== Task ==
No pictures in the copy. Write out the listing below exactly.

== Material shown ==

· · · · · · ·

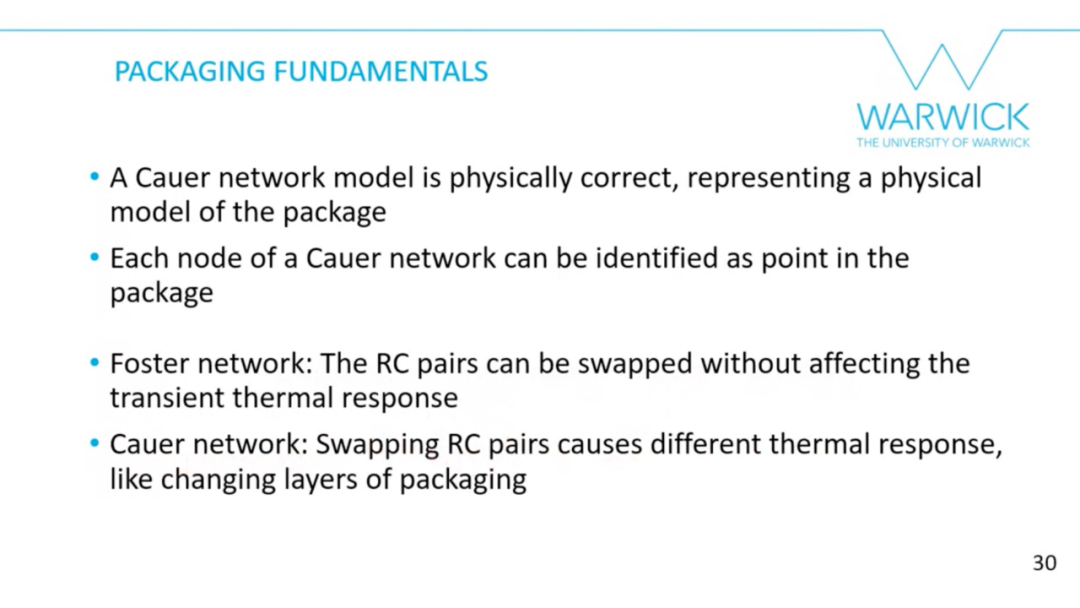 PACKAGING FUNDAMENTALS

WARWICK
THE UNIVERSITY OF WARWICK

• A Cauer network model is physically correct, representing a physical model of the package

• Each node of a Cauer network can be identified as point in the package

• Foster network: The RC pairs can be swapped without affecting the transient thermal response

• Cauer network: Swapping RC pairs causes different thermal response, like changing layers of packaging

30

· · · · · · ·

== Output of the task ==
 PACKAGING FUNDAMENTALS

WARWICK
THE UNIVERSITY OF WARWICK

• A Cauer network model is physically correct, representing a physical model of the package

• Each node of a Cauer network can be identified as point in the package

• Foster network: The RC pairs can be swapped without affecting the transient thermal response

• Cauer network: Swapping RC pairs causes different thermal response, like changing layers of packaging

30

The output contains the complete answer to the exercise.